Scientific classification
- Kingdom: Animalia
- Phylum: Chordata
- Class: Reptilia
- Order: Squamata
- Suborder: Serpentes
- Family: Colubridae
- Genus: Thamnophis
- Species: T. melanogaster
- Binomial name: Thamnophis melanogaster (Peters, 1864)

= Blackbelly garter snake =

- Genus: Thamnophis
- Species: melanogaster
- Authority: (Peters, 1864)
- Conservation status: EN

Species of snake

The blackbelly garter snake (Thamnophis melanogaster) is a species of snake of the family Colubridae. It is found in Mexico.

==Authority==
First described as Tropidonotus melanogaster by Peters in 1864, this species is now recognized as Thamnophis melanogaster.

==Geographic range==
It is found on the Central Mexican Plateau at elevations between 1,158 and 2,545 m above sea level.

==Description==
The dorsal color of these snakes may be brown, olive green, gray, red, orange, or pink. Ventral colors include the same as the dorsal, with the addition of yellow. Dorsal patterns may include stripes and there is typically a black stripe running down the center of the belly, which explains both the common and scientific names for this species. There is little or no difference in size between the sexes of Blackbelly garter snakes.

==Habitat==
This is a terrestrial species that occurs in temperate habitats. Although it lives on land, it has not been found more than 15 m from a body of water.

==Reproduction==
Blackbelly garter snakes are ovoviviparous.

==Diet==
These snakes feed exclusively under water and they are the only known Thamnophis to prey on soft-bodied crayfish.

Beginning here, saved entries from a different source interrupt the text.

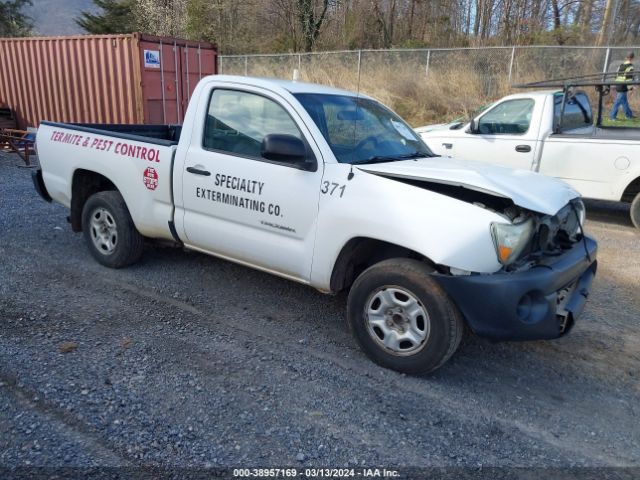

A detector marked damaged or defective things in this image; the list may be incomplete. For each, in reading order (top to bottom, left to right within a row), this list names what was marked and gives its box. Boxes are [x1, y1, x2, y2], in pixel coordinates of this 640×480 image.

rusty shipping container [0, 33, 218, 129]
crumpled hood [358, 157, 584, 215]
broken headlight assembly [490, 218, 536, 266]
damaged front bumper [432, 236, 596, 342]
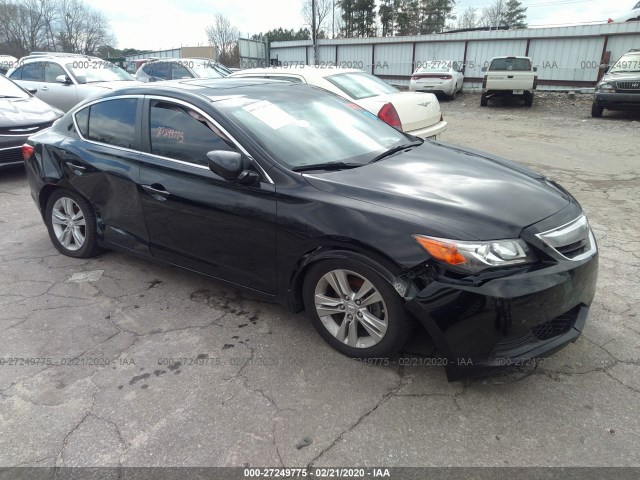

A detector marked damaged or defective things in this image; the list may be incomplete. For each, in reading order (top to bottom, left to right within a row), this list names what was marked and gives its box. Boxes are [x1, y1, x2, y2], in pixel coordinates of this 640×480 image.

cracked pavement [0, 94, 636, 468]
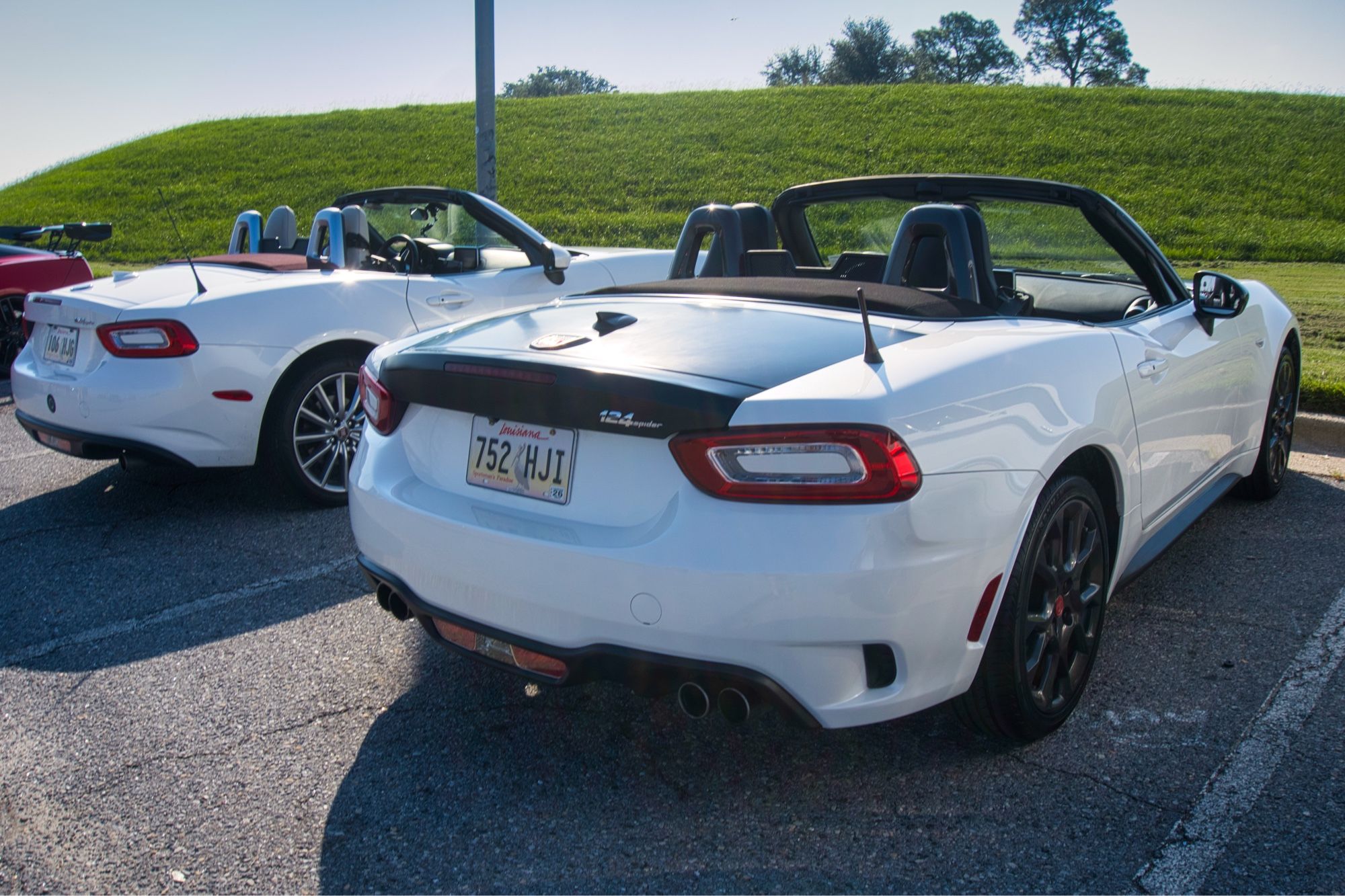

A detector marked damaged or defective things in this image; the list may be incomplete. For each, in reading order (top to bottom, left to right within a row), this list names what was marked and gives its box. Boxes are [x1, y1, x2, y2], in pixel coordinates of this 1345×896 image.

cracked asphalt [2, 379, 1345, 893]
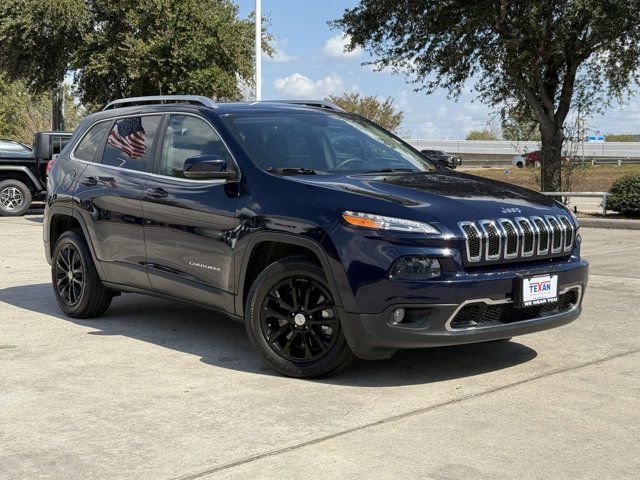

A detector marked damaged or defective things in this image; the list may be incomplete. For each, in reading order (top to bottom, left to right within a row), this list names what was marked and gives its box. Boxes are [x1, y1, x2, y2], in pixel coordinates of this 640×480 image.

pavement crack [170, 348, 640, 480]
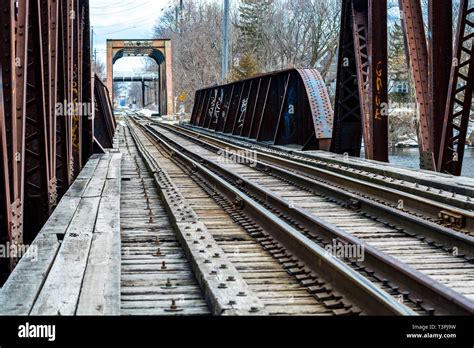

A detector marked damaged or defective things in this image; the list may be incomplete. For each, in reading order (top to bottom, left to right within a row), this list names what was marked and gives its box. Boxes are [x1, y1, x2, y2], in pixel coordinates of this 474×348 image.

rusty steel girder [189, 68, 334, 150]
rusty steel girder [332, 0, 386, 162]
rusty steel girder [436, 0, 474, 175]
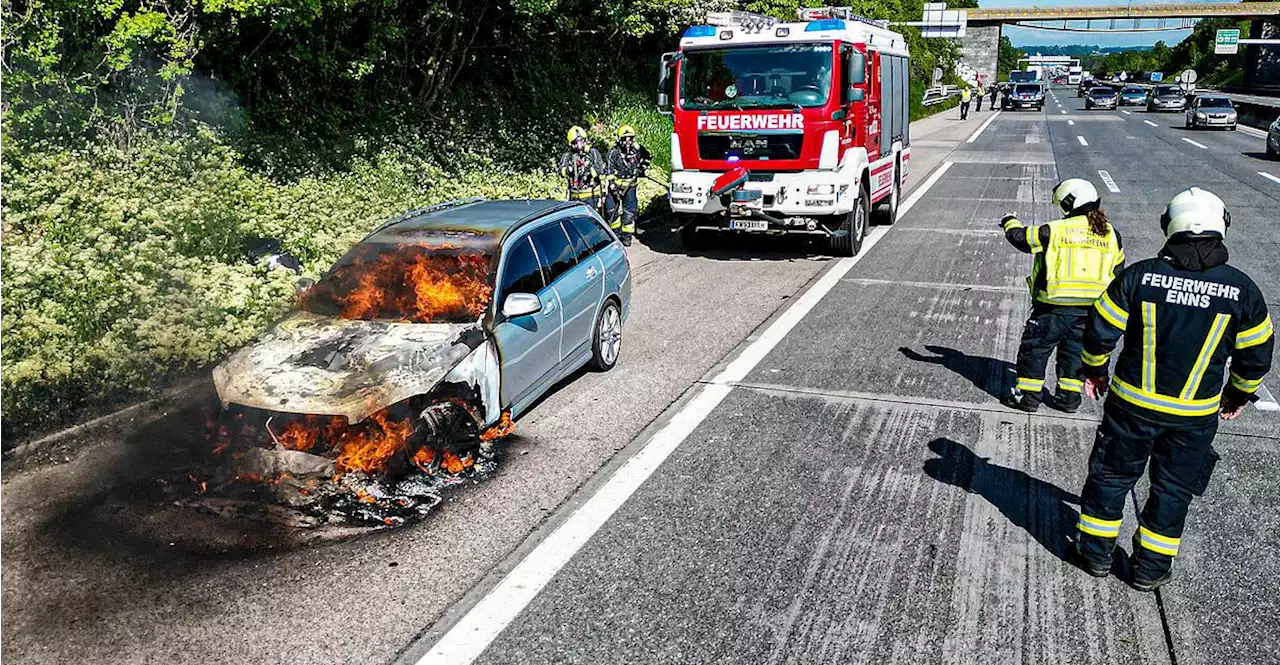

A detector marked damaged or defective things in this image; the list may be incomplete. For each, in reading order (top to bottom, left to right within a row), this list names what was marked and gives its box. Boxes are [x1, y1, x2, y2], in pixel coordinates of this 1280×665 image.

burned tire [832, 183, 872, 258]
burned tire [872, 165, 900, 227]
burned tire [588, 298, 624, 370]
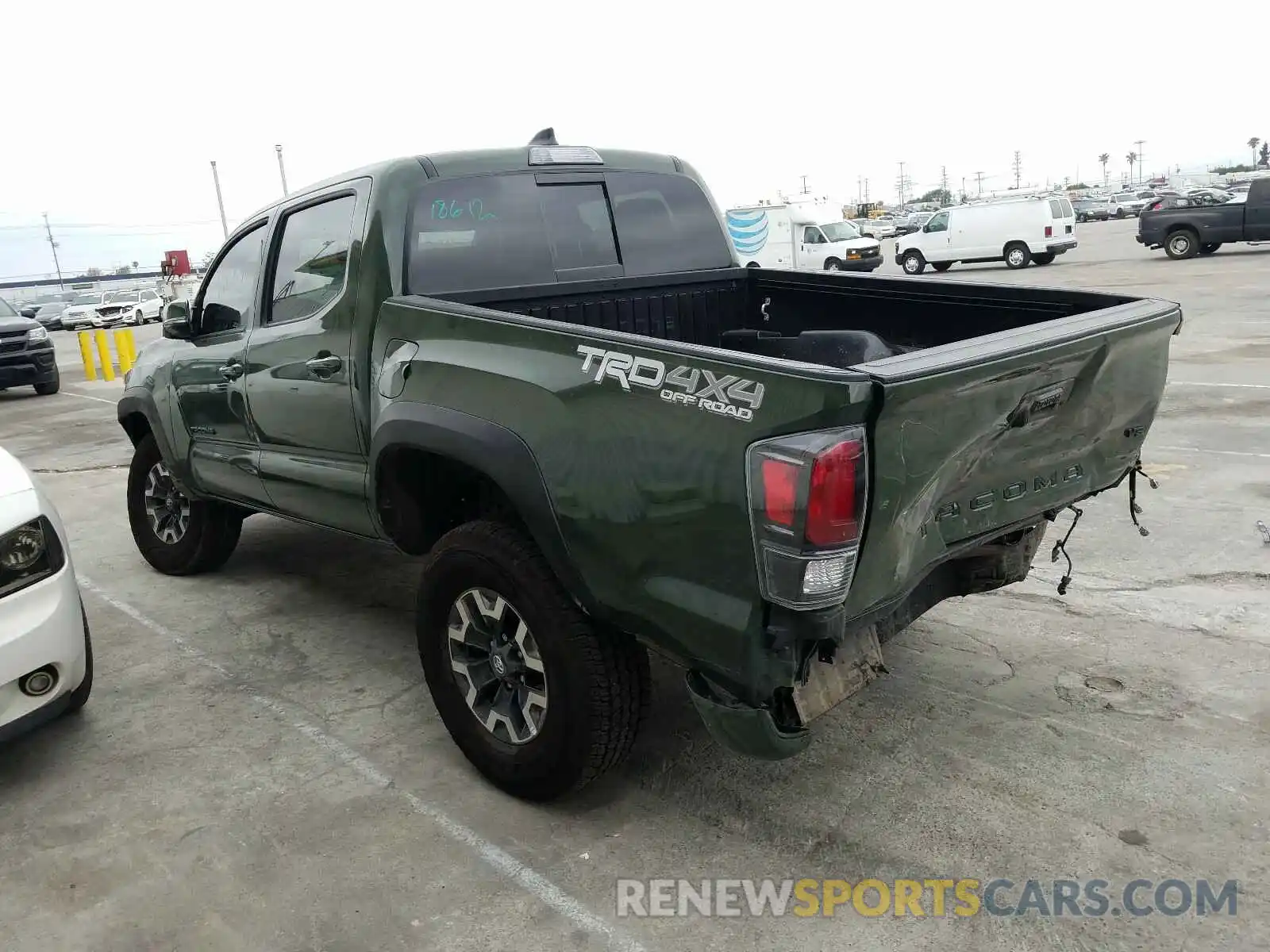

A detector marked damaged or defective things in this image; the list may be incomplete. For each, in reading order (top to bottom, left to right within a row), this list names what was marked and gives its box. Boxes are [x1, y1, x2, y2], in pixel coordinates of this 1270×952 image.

dented tailgate [845, 294, 1181, 612]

They have a highly variable diet that also includes fish, frogs, tadpoles, leeches, and earthworms. Good underwater vision and chemical cues help the snakes find and capture their prey.

==Subspecies==
Four subspecies are known:
- gray blackbelly garter snake, T. m. canescens Smith, 1942
- Chihuahuan blackbelly garter snake, T. m. chihuahuaensis Tanner, 1959
- lined blackbelly garter snake, T. m. linearis Smith, Nixon & Smith, 1950
- Mexican blackbelly garter snake, T. m. melanogaster (Wiegmann, 1830)

==Etymology==
The specific name melanogaster is composed of two Greek words, melanos, which means black and gaster, which means belly.

==Bibliography==
- Manjarrez Javier, Macias Garcia Constantino, Drummond Hugh (2013). "Variation in the Diet of the Mexican Black-bellied Gartersnake Thamnophis melanogaster: Importance of Prey Availability and Snake Body Size"
- Gregory T. G., Gregory L. A., Macartney J. M. (1983). "Color pattern variation in Thamnophis melanogaster"
- Peters, W. 1864. Über einige neue Säugethiere (Mormops, Macrotus, Vesperus, Molossus, Capromys), Amphibien (Plathydactylus, Otocryptis, Euprepes, Ungalia, Dromicus, Tropidonotus, Xenodon, Hylodes), und Fische Sillago, Sebastes, Channa, Myctophum, Carassius, Barbus, Mber. k. preuss. Akad. Wiss. Berlin [1864]: 381–399.
- Wiegmann, A. F. A. 1830. Preisverzeichnis der Säugethiere, Vögel, Amphibien, Fische und Krebse, welche von Hrn Deppe und Schiede in Mexico gesammelt worden. Berlin, 1.Sept. 1930.